• YOUR ASSIGNMENT
Search the material for the word "site" and report each line where it turns up.

• INPUT FOR THIS TASK
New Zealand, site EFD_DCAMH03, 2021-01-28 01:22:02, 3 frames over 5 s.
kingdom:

==

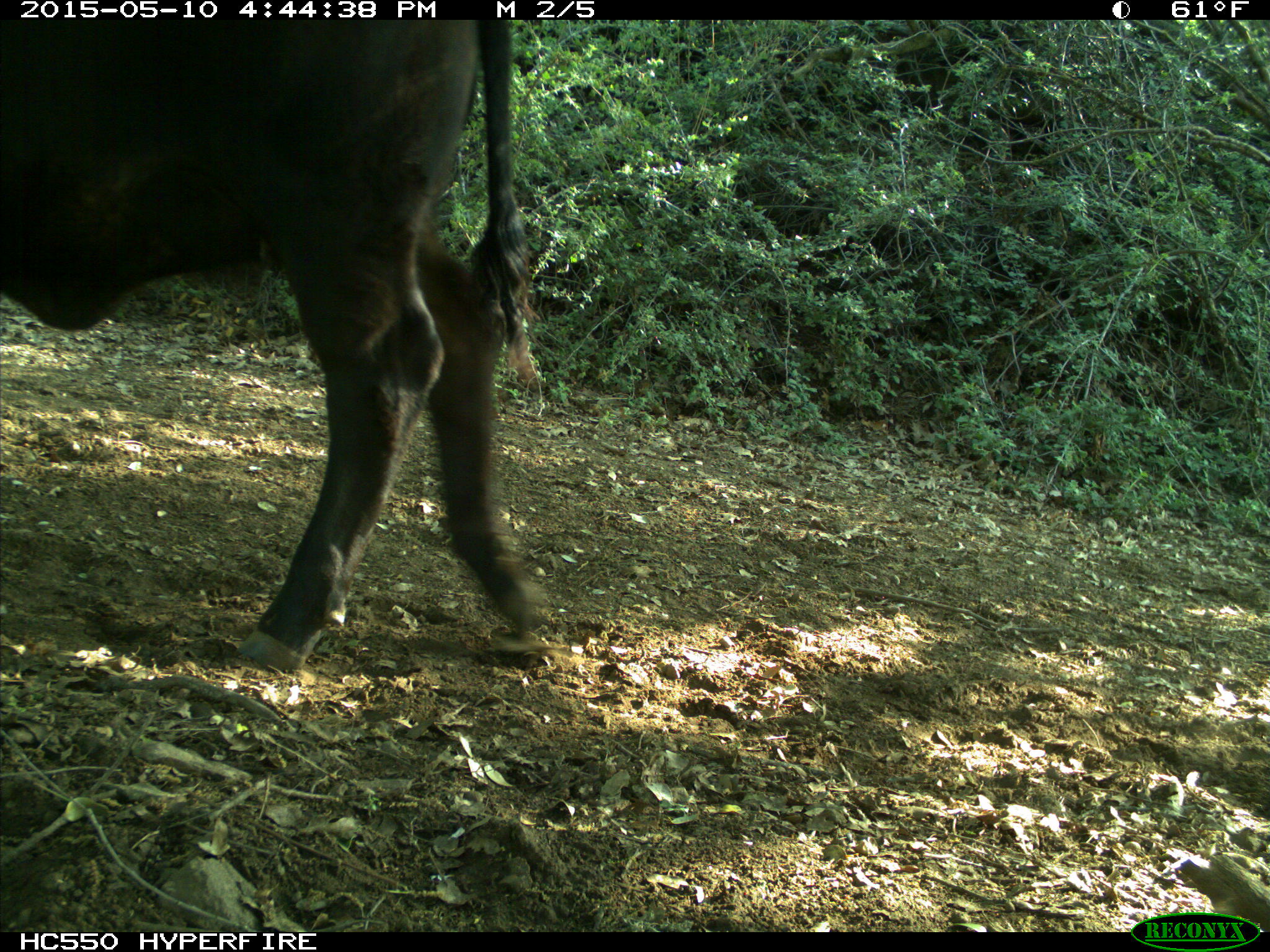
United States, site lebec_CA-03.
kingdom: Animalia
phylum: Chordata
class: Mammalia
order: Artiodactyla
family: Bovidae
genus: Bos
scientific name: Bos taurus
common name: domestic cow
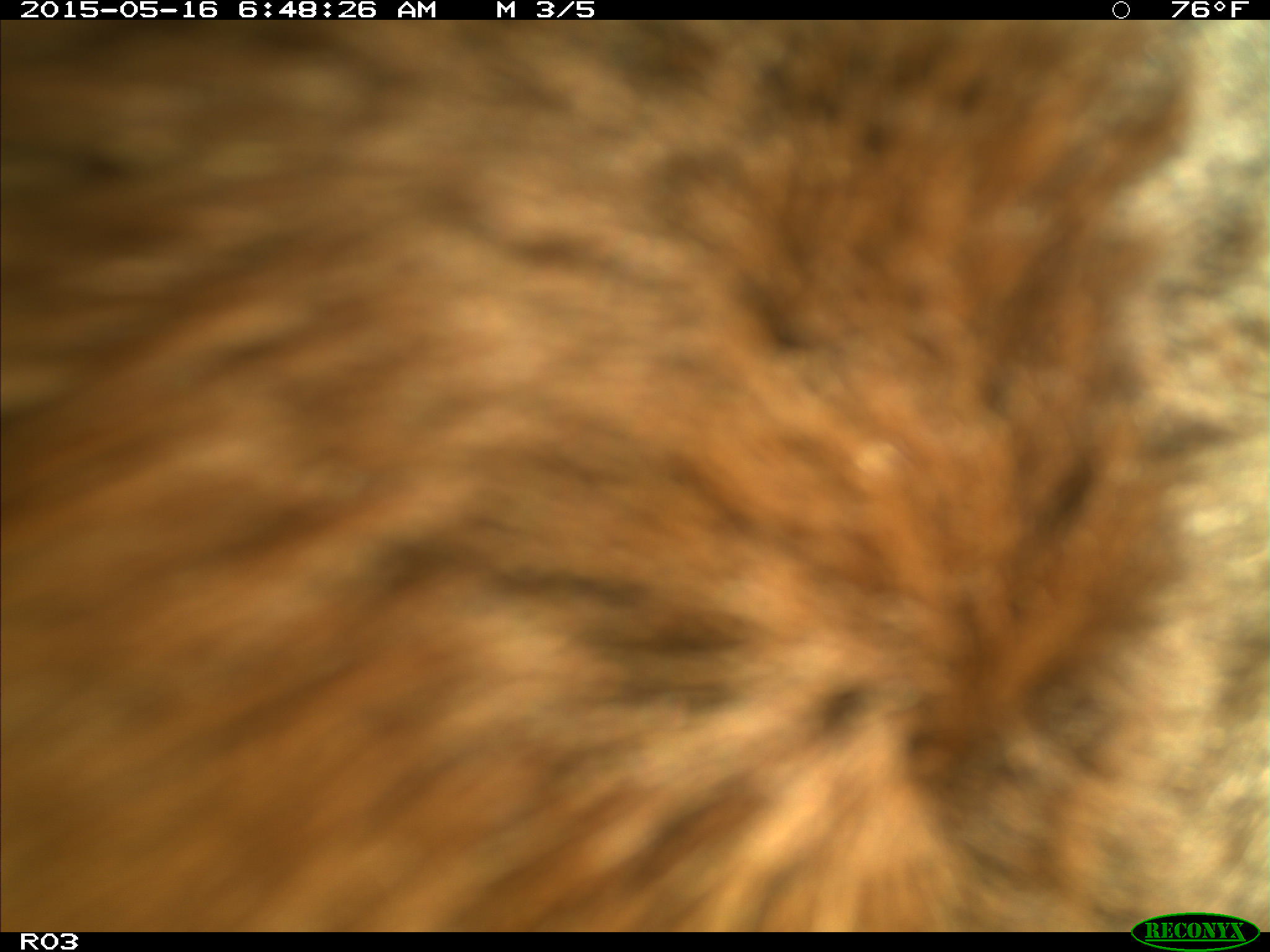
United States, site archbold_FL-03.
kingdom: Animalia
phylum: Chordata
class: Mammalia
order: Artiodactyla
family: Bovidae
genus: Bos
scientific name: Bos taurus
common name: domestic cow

• OUTPUT FOR THIS EXERCISE
New Zealand, site EFD_DCAMH03, 2021-01-28 01:22:02, 3 frames over 5 s.
United States, site lebec_CA-03.
United States, site archbold_FL-03.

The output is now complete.